Dealers that sell these vehicles also must be licensed by ITD, the same as all motor vehicle dealers.

Neighborhood electric vehicles are self propelled, electrically powered four wheeled motor vehicles that are emission free. They generally are designed to carry two or more persons in (not on) the vehicle, and are primarily, but not exclusively, designed to make short trips for shopping, social, and recreational purposes (typically within retirement or other planned communities).

Operators of these vehicles will be required to meet the same requirements as any other driver, requiring insurance, a valid driver's license, and compliance with all the laws of operation of a vehicle.

The bill restricts operation of these vehicles to state highways posted at no more than 25 mph, prohibits crossing of state highways with a posted speed limit greater than 25 mph, and makes it unlawful for these vehicles to cross an uncontrolled intersection of highways that is part of the state highway system.

Air Search & Rescue Operations
The notification and coordination of aerial search and rescue missions for overdue or missing aircraft will be transferred from ITD’s Division of Aeronautics to the Idaho National Guard.

Response notification and coordination for all other (non-aviation) types of emergencies is under the jurisdiction of the Bureau of Homeland Security, which can lead to redundancy and confusion during a search and rescue mission. Consolidating the two existing systems simplifies the procedure for local organizations and agencies.

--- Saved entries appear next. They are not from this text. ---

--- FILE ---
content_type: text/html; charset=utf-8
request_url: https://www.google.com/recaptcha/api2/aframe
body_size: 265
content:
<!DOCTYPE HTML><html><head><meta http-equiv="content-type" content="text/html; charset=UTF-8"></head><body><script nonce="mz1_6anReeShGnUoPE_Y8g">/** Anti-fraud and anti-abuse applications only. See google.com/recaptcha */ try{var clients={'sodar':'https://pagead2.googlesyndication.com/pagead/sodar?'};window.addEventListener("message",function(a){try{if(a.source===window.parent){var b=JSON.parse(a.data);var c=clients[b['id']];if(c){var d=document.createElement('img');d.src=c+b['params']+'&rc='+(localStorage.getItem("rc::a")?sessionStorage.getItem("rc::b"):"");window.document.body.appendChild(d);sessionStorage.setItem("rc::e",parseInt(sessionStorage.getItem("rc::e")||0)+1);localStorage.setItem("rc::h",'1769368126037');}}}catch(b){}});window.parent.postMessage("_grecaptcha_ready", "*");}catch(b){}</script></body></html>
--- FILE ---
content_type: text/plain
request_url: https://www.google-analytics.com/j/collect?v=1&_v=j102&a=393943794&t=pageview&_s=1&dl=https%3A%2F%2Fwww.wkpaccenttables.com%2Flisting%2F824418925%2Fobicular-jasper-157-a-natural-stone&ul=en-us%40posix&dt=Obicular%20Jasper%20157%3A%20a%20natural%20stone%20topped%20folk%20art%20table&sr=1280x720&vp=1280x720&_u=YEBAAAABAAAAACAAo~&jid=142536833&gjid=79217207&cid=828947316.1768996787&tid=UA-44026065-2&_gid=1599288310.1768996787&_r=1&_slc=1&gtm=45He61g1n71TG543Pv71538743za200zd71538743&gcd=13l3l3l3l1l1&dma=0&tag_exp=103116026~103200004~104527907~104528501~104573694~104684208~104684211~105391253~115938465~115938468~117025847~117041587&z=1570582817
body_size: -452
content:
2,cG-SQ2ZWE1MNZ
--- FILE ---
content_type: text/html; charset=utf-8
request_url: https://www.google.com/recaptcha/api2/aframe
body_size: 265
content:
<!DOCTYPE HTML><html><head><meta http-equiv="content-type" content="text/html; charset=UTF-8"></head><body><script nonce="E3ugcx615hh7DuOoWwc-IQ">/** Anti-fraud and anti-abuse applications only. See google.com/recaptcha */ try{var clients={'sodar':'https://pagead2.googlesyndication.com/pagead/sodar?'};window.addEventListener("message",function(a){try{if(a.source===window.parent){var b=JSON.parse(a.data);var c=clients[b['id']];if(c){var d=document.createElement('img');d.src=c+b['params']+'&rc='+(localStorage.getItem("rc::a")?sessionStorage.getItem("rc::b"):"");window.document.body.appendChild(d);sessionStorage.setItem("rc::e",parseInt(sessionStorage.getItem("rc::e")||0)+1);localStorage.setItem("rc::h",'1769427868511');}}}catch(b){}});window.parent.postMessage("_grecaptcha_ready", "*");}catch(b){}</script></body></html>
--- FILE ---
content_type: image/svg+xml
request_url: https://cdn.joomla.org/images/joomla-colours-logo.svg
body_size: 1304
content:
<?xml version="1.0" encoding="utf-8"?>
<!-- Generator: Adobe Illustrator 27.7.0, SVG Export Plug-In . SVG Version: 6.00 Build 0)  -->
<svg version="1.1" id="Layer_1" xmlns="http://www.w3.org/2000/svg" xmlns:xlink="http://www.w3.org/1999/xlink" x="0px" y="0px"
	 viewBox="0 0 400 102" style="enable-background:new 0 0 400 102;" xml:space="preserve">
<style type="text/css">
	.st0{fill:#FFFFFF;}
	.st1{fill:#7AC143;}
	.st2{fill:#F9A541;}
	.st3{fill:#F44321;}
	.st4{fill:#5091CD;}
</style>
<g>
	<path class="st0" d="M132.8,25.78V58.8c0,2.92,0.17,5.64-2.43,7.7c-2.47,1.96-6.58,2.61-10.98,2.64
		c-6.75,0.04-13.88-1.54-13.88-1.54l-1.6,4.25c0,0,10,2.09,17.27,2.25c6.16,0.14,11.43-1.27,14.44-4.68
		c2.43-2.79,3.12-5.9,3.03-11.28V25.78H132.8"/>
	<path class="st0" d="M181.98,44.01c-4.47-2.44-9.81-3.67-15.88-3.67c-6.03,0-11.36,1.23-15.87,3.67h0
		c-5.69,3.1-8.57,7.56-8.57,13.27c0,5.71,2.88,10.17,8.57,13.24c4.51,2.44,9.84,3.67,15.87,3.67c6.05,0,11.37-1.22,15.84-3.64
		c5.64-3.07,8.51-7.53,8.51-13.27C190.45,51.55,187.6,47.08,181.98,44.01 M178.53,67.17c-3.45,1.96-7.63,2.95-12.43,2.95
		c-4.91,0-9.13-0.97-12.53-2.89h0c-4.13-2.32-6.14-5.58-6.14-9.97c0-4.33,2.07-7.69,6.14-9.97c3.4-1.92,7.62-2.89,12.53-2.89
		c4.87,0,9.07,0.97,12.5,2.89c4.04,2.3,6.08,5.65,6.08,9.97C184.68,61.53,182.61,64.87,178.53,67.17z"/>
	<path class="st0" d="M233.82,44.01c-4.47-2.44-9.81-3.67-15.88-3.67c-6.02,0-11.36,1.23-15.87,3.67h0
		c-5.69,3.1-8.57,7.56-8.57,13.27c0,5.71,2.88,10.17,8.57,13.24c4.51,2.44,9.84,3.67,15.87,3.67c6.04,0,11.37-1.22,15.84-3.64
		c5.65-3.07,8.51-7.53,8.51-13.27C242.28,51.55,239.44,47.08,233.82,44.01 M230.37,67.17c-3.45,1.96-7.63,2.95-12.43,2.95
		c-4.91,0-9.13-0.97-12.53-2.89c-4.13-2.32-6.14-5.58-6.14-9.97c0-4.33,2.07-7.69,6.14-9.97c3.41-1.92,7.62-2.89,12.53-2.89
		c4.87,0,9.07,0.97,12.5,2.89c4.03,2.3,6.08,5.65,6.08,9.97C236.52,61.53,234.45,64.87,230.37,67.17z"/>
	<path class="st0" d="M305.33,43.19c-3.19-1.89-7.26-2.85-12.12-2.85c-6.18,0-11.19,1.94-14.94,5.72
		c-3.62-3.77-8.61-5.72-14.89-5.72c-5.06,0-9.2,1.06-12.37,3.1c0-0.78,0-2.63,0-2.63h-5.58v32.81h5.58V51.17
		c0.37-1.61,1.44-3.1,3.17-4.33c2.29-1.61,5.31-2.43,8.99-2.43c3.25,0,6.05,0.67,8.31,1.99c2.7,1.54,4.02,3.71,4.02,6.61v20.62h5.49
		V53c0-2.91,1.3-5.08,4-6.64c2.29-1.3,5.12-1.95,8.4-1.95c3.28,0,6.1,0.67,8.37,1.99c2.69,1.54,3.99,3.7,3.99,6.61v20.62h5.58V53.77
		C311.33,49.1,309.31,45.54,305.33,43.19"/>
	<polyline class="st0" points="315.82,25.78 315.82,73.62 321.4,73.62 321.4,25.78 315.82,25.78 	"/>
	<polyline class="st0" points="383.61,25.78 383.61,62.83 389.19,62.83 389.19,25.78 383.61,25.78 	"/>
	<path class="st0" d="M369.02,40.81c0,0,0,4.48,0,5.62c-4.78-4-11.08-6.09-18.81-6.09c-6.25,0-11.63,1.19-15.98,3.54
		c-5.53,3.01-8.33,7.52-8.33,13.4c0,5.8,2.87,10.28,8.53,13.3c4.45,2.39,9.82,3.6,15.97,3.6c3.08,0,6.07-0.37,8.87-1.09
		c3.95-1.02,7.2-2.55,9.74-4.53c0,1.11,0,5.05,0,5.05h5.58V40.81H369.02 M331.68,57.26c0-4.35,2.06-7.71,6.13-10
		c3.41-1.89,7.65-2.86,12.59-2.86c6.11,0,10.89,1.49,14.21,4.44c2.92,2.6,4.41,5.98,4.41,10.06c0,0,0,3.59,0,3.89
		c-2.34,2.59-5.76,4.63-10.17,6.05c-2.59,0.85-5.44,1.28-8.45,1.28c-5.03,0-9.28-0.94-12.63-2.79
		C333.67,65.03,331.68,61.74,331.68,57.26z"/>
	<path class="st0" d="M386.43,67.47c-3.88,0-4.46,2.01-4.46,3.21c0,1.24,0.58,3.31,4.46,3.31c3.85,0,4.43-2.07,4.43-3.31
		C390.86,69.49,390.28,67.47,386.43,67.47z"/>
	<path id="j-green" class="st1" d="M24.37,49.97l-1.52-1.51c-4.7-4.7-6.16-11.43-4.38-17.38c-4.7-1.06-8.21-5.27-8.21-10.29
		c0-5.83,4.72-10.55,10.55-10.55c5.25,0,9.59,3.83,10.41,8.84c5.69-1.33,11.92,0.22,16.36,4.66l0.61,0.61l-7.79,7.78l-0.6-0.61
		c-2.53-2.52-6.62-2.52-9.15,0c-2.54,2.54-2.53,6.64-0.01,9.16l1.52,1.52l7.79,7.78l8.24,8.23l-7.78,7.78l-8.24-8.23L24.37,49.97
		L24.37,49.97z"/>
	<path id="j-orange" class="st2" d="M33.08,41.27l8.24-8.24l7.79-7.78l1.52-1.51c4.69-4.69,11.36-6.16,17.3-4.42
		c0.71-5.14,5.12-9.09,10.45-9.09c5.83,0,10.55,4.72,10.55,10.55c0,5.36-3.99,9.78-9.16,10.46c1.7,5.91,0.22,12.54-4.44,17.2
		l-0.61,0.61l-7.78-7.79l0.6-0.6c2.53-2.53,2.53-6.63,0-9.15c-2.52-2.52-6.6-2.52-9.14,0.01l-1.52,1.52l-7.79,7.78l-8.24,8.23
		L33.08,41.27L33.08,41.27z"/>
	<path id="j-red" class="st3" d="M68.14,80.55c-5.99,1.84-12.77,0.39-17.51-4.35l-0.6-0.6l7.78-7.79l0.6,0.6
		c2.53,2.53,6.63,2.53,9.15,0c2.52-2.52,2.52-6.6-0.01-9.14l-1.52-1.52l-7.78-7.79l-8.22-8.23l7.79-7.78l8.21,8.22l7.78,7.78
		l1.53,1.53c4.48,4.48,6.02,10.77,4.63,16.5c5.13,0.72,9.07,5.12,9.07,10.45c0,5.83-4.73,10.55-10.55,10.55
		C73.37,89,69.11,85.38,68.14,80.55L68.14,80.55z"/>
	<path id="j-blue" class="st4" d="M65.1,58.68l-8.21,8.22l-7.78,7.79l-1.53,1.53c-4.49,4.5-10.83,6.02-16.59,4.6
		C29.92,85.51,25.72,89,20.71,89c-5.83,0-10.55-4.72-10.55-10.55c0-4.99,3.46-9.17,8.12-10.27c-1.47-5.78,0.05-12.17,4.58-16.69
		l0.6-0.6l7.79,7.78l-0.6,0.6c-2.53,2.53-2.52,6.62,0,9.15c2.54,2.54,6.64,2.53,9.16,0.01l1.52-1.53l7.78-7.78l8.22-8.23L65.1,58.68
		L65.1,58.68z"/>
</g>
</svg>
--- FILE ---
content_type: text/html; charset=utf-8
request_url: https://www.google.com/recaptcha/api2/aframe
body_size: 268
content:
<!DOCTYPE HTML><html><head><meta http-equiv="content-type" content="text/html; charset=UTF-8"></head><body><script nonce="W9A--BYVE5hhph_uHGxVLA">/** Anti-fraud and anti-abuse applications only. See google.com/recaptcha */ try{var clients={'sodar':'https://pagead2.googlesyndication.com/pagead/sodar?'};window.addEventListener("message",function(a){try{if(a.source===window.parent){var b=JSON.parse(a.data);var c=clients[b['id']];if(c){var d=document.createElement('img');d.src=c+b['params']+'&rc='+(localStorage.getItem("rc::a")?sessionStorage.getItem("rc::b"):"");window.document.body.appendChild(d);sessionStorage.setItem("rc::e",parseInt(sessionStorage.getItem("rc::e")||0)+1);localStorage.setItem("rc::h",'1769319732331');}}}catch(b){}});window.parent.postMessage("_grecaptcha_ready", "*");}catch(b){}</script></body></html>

Snow tires with heavy weight studs
In an effort to prevent excessive wear on Idaho highways, the 2003 Legislature approved new limits on studs inserted into snow tires for additional traction. Implementation was delayed until July 1, 2005, to allow commercial tire retailers to reduce their stock of studded tires.

Under the law, new tires cannot be sold if they contain studs that protrude more than six-hundredths of an inch (.06) from the surface of the tire and weigh more than 1.5 grams (if the stud is size 14 or less). Studs that are size 15 or 16 can weigh no more than 2.3 grams, and studs that are size 17 or larger cannot exceed three grams.

Part of the legislation that became effective in 2004 authorizes the use of studded tires between Sept. 30 and May 1, unless otherwise authorized by the Idaho Transportation Board.

Motorists may continue to drive on tires that have the longer, heavier studs but will not be able to purchase replacements in Idaho when those tires wear out.

Other transportation laws enacted this year

H0056 – The fees for snowmobile user certificates have been increased by $1 and the fees shall be deposited in a new Snowmobile Search and Rescue Fund to be used by the Idaho State Police to defray costs of search and rescue operations for lost snowmobilers

H0187 – New Basque Heritage Special Plate program (effective 1/1/06)

H0208 – Motor vehicle accident reports – Raises the amount of vehicle or property damage caused by an accident from $750 to $2,000 before the driver must report the accident to law enforcement. All accidents involving injury or death must still be reported. (effective 1/1/06)

H0402 – School bus drivers must now obtain a new “S” endorsement on their commercial driver’s license which will include a school bus knowledge test ($3), may include a skills test ($55) and possibly an “add endorsement” fee ($11.50). The bill also adds new requirements for Commercial Driver’s License.

S1081 – Will allow ITD to implement Electronic Bid Bonding when the industry is ready to begin bidding online.

S1091 – New science/technology specialized license plate program. (effective 1/1/06)

S1179 – Motorcycle registration fees will increase from $9 to $15.